§ TASK
In the listing below, rename every occurrence of "wooden cabin" to "log cabin" and keep everything else the same. Leave the pictures out of your answer.

* begin DATA TO PROCESS *

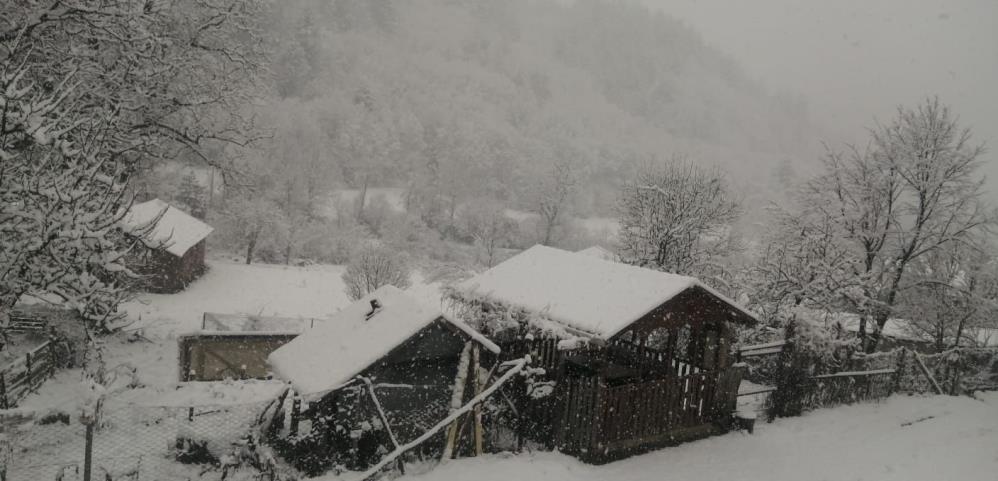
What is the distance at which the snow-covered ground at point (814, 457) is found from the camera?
8656 millimetres

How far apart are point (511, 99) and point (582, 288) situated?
11419 cm

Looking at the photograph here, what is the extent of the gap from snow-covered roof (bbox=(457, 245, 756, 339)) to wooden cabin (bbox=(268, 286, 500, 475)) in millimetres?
2072

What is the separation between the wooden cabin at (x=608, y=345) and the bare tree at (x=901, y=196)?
947cm

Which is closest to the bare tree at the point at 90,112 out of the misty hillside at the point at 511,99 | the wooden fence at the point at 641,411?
the wooden fence at the point at 641,411

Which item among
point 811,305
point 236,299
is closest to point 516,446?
point 811,305

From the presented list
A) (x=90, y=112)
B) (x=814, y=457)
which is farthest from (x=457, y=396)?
(x=90, y=112)

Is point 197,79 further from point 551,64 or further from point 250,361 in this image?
point 551,64

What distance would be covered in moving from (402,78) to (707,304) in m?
109

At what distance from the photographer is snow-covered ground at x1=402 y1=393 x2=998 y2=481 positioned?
8.66 metres

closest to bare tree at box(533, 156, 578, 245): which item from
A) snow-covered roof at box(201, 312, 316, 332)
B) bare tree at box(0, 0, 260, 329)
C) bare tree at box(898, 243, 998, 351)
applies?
bare tree at box(898, 243, 998, 351)

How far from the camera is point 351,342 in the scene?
8.77 metres

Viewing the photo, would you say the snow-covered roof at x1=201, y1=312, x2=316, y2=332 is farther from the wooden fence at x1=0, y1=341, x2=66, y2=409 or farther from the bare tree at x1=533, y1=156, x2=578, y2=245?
the bare tree at x1=533, y1=156, x2=578, y2=245

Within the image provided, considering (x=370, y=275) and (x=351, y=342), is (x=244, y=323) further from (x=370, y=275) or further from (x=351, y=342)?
(x=351, y=342)

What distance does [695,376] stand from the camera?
1073 centimetres
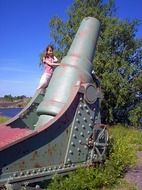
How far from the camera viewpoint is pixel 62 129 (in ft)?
19.7

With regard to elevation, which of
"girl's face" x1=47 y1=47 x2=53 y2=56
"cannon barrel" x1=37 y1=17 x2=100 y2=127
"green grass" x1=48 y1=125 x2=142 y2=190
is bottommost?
"green grass" x1=48 y1=125 x2=142 y2=190

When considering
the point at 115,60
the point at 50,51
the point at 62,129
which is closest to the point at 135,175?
the point at 62,129

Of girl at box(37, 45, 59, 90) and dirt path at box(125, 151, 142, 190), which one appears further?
girl at box(37, 45, 59, 90)

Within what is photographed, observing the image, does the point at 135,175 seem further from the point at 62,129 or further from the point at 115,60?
the point at 115,60

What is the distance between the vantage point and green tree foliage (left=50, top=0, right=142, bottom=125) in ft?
81.3

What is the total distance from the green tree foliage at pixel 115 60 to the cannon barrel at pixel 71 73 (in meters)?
16.9

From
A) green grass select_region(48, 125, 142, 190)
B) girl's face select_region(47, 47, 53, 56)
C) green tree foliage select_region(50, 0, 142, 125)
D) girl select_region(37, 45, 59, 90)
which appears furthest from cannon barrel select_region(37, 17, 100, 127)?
green tree foliage select_region(50, 0, 142, 125)

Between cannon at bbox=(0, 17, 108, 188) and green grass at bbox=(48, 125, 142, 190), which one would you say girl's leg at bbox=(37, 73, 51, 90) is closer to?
cannon at bbox=(0, 17, 108, 188)

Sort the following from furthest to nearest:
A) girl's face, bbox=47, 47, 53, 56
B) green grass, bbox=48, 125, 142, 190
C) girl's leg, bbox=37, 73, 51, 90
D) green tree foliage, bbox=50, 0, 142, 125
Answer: green tree foliage, bbox=50, 0, 142, 125 → girl's face, bbox=47, 47, 53, 56 → girl's leg, bbox=37, 73, 51, 90 → green grass, bbox=48, 125, 142, 190

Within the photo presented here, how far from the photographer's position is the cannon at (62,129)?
529 centimetres

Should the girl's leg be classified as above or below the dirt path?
above

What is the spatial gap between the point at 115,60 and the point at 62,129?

* end DATA TO PROCESS *

§ TASK RESPONSE
What is the distance at which the snow-covered ground at point (814, 457) is found from the camera?
8656 millimetres

How far apart are point (511, 99) and point (582, 288) situated?
11419 cm

Looking at the photograph here, what is the extent of the gap from snow-covered roof (bbox=(457, 245, 756, 339)) to log cabin (bbox=(268, 286, 500, 475)) in millimetres?
2072

What is the separation between the log cabin at (x=608, y=345) and the bare tree at (x=901, y=196)?
947cm

Which is closest to the bare tree at the point at 90,112 out of the misty hillside at the point at 511,99 | the wooden fence at the point at 641,411?
the wooden fence at the point at 641,411

Which item among
point 811,305
point 236,299
is closest to point 516,446?
point 811,305

From the presented list
A) (x=90, y=112)
B) (x=814, y=457)
which is farthest from (x=457, y=396)?
(x=90, y=112)

Is point 197,79 further from point 551,64 or further from point 250,361 in this image?
point 551,64

What distance would be covered in moving from (402,78) to (707,304) in m?
109

At what distance from the photographer is snow-covered ground at x1=402 y1=393 x2=998 y2=481 positioned?
8.66 metres

closest to bare tree at box(533, 156, 578, 245): which item from
A) snow-covered roof at box(201, 312, 316, 332)
B) bare tree at box(0, 0, 260, 329)
C) bare tree at box(898, 243, 998, 351)
applies?
bare tree at box(898, 243, 998, 351)

How far from the camera is point 351,342 in the scene?
8.77 metres

Viewing the photo, would you say the snow-covered roof at x1=201, y1=312, x2=316, y2=332 is farther from the wooden fence at x1=0, y1=341, x2=66, y2=409 or farther from the bare tree at x1=533, y1=156, x2=578, y2=245?
the bare tree at x1=533, y1=156, x2=578, y2=245

Within the image provided, considering (x=370, y=275) and (x=351, y=342), is (x=244, y=323) further from (x=370, y=275) or further from (x=351, y=342)?
(x=351, y=342)

What distance does [695,376] stand from the camera?
1073 centimetres
How far from the camera viewpoint is pixel 62 129 (in ft)?
19.7

With regard to elevation, which of
"girl's face" x1=47 y1=47 x2=53 y2=56
"cannon barrel" x1=37 y1=17 x2=100 y2=127
"green grass" x1=48 y1=125 x2=142 y2=190
is bottommost?
"green grass" x1=48 y1=125 x2=142 y2=190

When considering
the point at 115,60
the point at 50,51
the point at 62,129
which is closest to the point at 135,175?
the point at 62,129

Of girl at box(37, 45, 59, 90) and dirt path at box(125, 151, 142, 190), which one appears further?
girl at box(37, 45, 59, 90)

Within what is photographed, observing the image, does the point at 135,175 seem further from the point at 62,129 or further from the point at 115,60?
the point at 115,60

What is the distance between the vantage point and green tree foliage (left=50, top=0, right=142, bottom=125) in ft?
81.3

What is the total distance from the green tree foliage at pixel 115 60 to the cannon barrel at pixel 71 73 (in meters)?
16.9

From
A) green grass select_region(48, 125, 142, 190)
B) girl's face select_region(47, 47, 53, 56)
C) green tree foliage select_region(50, 0, 142, 125)
D) girl select_region(37, 45, 59, 90)
which appears furthest from cannon barrel select_region(37, 17, 100, 127)?
green tree foliage select_region(50, 0, 142, 125)

Between cannon at bbox=(0, 17, 108, 188) and green grass at bbox=(48, 125, 142, 190), which one would you say girl's leg at bbox=(37, 73, 51, 90) is closer to?
cannon at bbox=(0, 17, 108, 188)

Sort the following from furthest to nearest:
A) girl's face, bbox=47, 47, 53, 56
B) green grass, bbox=48, 125, 142, 190
C) girl's leg, bbox=37, 73, 51, 90
D) green tree foliage, bbox=50, 0, 142, 125
Answer: green tree foliage, bbox=50, 0, 142, 125 → girl's face, bbox=47, 47, 53, 56 → girl's leg, bbox=37, 73, 51, 90 → green grass, bbox=48, 125, 142, 190

Within the photo presented here, how far from the photographer's position is the cannon at (62,129)?
529 centimetres

Should the girl's leg be classified as above or below the dirt path?
above

What is the spatial gap between the point at 115,60 and the point at 62,129?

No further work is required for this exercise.